● WHAT THE TASK ASKS
Find every line in the data below that contains the word "yellow", and copy each of those lines.

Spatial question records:
——————

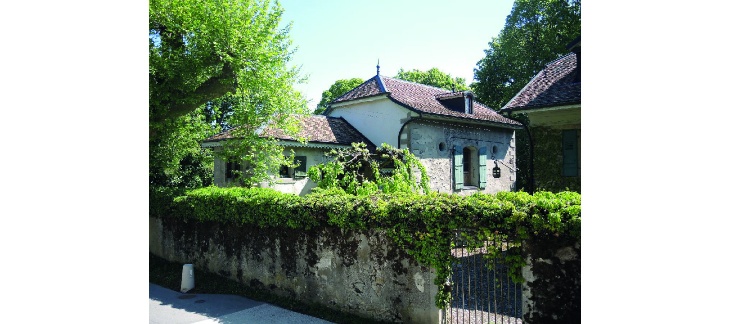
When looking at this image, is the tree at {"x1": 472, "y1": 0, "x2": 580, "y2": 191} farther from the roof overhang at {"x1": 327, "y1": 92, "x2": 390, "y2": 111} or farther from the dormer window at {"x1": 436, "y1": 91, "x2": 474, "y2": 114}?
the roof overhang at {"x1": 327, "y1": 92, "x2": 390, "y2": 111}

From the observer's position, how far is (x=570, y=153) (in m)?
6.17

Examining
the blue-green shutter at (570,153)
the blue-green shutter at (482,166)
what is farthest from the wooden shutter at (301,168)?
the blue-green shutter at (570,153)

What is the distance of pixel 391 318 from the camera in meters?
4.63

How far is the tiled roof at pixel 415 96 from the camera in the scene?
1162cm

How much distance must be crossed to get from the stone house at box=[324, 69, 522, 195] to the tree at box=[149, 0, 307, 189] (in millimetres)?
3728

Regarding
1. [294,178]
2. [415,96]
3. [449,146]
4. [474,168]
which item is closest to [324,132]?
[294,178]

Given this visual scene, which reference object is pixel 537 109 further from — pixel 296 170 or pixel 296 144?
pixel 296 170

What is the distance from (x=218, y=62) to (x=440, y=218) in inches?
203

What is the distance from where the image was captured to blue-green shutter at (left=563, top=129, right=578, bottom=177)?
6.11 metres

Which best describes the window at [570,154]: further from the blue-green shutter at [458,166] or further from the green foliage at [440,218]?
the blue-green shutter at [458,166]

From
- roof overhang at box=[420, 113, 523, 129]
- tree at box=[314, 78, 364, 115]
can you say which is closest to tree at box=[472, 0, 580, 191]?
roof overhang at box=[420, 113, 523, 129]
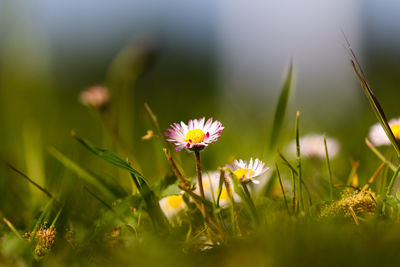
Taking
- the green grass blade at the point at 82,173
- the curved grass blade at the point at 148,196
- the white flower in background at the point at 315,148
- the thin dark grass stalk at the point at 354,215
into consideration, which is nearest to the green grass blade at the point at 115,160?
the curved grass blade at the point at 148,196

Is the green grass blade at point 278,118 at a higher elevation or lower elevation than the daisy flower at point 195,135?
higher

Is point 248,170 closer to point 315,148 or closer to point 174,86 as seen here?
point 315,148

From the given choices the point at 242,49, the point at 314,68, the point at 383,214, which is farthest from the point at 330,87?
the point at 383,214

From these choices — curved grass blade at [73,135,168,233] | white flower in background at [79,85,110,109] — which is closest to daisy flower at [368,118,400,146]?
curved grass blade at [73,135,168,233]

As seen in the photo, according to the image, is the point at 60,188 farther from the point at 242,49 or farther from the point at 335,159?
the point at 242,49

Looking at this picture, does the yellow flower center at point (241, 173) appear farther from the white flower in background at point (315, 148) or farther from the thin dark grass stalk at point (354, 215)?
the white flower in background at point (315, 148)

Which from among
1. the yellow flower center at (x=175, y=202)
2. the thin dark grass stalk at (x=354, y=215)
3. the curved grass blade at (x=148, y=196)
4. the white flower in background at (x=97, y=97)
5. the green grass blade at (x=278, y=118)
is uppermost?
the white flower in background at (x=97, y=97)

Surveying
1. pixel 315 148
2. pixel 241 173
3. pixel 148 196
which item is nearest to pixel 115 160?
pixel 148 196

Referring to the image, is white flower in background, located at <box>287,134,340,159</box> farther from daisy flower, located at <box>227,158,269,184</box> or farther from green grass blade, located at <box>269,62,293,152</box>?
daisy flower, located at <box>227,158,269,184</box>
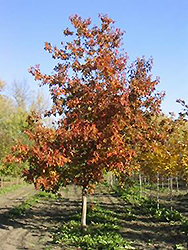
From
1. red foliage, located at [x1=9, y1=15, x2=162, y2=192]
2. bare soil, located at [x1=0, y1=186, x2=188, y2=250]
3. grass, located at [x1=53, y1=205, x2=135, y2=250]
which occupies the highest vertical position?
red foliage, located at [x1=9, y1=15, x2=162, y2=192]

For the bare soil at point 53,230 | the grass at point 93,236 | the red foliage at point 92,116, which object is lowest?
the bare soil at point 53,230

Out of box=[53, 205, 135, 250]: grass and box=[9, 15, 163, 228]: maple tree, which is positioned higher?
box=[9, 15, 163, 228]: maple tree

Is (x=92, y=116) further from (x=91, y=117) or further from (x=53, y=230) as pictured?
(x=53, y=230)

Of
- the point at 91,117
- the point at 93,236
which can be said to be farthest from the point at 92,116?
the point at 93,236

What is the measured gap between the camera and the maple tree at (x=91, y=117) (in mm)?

——————

● COMPLETE RESPONSE
Looking at this picture, does the yellow flower center at point (241, 173) appear farther from the white flower in background at point (315, 148) or farther from the thin dark grass stalk at point (354, 215)?
1. the yellow flower center at (x=175, y=202)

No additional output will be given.